By A. Ananthalakshmi and Rozanna Latiff
KUALA LUMPUR (Reuters) – U.S. customs authorities on Friday lifted a two-year import ban on palm oil products made by Malaysia’s Sime Darby Plantation, after determining the goods were no longer produced with forced labour.
Goods made by Sime Darby Plantation, the world’s largest palm oil company by land size, have since December 2020 been blocked by U.S. Customs and Border Protection (CBP) from entering the United States over suspected abusive labour practices.
In response, Sime Darby Plantation appointed an ethical trade consultancy to audit its facilities, and last year set aside about $20 million to compensate current and former migrant workers who paid recruitment fees to secure jobs at the firm.
In a notice published on the U.S. Federal Register website on Friday, CBP said it had now “determined that the products were no longer being mined, produced, or manufactured wholly or in part with the use of convict, forced, or indentured labor by Sime Darby Plantation”, citing additional information it had received.
The finding applied to any products from the firm imported into the United States on or after Friday, the notice said.
The CBP did not specify what evidence it had received.
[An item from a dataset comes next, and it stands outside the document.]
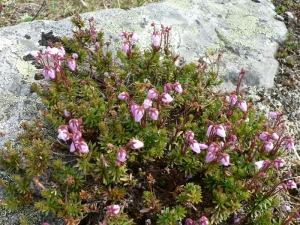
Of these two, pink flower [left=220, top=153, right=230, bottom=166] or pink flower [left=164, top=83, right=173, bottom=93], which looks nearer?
pink flower [left=220, top=153, right=230, bottom=166]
The agency did not immediately respond to a request for comment.
Sime Darby Plantation said the decision indicated CBP’s recognition of the firm’s efforts “in the last two years to review, revise and… upgrade its protocols for recruiting, managing and working with its workers”.
“Today, our commitment to all our stakeholders is vigilance and a continuing responsibility to produce palm oil that is free of forced labour,” the company’s Group Managing Director Mohamad Helmy Othman Basha said in a statement.
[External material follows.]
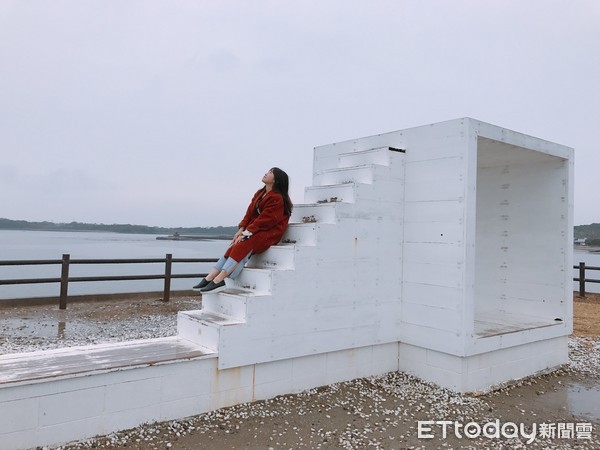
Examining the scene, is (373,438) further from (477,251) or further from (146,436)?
(477,251)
Shares of Sime Darby Plantation had eased 0.45% by market close on Friday.
Sime Darby Plantation is among eight Malaysian firms that have been banned by the United States in the past four years over forced labour allegations.
Malaysia in 2021 announced a government plan to eliminate abusive practices such as debt bondage, unhygienic dormitories for workers, and excessive overtime, by 2030.